Nice to know, albeit sadly, that we are not alone! Indigo, I looked up the book you recommended and it looks lovely, but does not fit my in-laws. They really have no clue and have spent way more time with my son's cousins than him. My DH talked them into coming up for his first piano recital and it was an interesting 24 hours. My MIL actually asked DS if I "made" him practice piano! She was actually grilling him on what I make him do for math and reading too! They have no idea how exhausted I am sometimes! The kid loves it and in 10 months is playing Bach. My in-laws are not very cultural. They don't understand music, literature, intellectual pursuits, just care what the neighbors think and gossip. They are sort of shocked when we tell them we took him out of school for the day to go to an orchestra concert. frown It's also amusing when they ask what I will be doing once he is in school full time in the fall. Volunteering at school and making sure he is challenged at home is sort of a full time job right now. I'm sure most of you can agree!
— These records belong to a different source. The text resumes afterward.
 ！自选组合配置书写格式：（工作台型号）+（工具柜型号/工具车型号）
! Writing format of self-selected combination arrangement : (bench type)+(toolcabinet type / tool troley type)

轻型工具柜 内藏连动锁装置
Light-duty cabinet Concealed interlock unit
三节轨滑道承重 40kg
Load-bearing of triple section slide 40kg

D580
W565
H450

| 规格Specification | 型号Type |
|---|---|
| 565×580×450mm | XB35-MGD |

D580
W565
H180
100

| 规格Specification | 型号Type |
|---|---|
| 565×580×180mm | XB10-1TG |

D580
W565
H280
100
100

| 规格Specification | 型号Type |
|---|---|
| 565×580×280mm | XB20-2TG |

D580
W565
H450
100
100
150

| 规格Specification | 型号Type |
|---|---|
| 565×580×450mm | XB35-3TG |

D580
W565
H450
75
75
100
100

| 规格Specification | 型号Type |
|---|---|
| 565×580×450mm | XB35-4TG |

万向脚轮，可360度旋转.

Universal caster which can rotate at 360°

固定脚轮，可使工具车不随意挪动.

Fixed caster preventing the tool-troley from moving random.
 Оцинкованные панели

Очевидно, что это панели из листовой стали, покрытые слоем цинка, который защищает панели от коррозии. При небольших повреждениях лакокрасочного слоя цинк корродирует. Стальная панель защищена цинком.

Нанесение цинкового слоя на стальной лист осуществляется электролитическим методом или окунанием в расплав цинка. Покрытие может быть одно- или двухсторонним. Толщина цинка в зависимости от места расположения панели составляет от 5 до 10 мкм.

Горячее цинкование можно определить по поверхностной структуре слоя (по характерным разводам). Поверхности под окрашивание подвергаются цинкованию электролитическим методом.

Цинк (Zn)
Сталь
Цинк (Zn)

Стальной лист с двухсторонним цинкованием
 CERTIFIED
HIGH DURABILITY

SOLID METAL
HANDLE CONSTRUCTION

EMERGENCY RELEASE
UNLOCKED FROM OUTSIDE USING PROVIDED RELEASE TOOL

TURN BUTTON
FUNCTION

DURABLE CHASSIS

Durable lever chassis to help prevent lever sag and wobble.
The best thing was for them to see the piano recital. Our son was placed with the big kids, due to the complex piece he was playing and after they heard all of the older kids play much simpler pieces than our DS I think they were shocked. I was even surprised at the level of poise and professionalism my DS had on stage before, during and after the recital, complete with a long bow and big smile. (Theater and performing might possibly be in his future!) Yes, I now know what "My heart is bursting with pride," means! My in-laws now have some perspective on his level of talent. Some. I'm sure they will still think we are pushing him and we should just "let him be a kid." They don't get that that's exactly what we're doing. And I am going to have to be okay with that.

This forum has been amazing for me to hear from all of you about your similar children and it definitely makes me feel less lonely on this intense journey! What did people like us do before the internet!!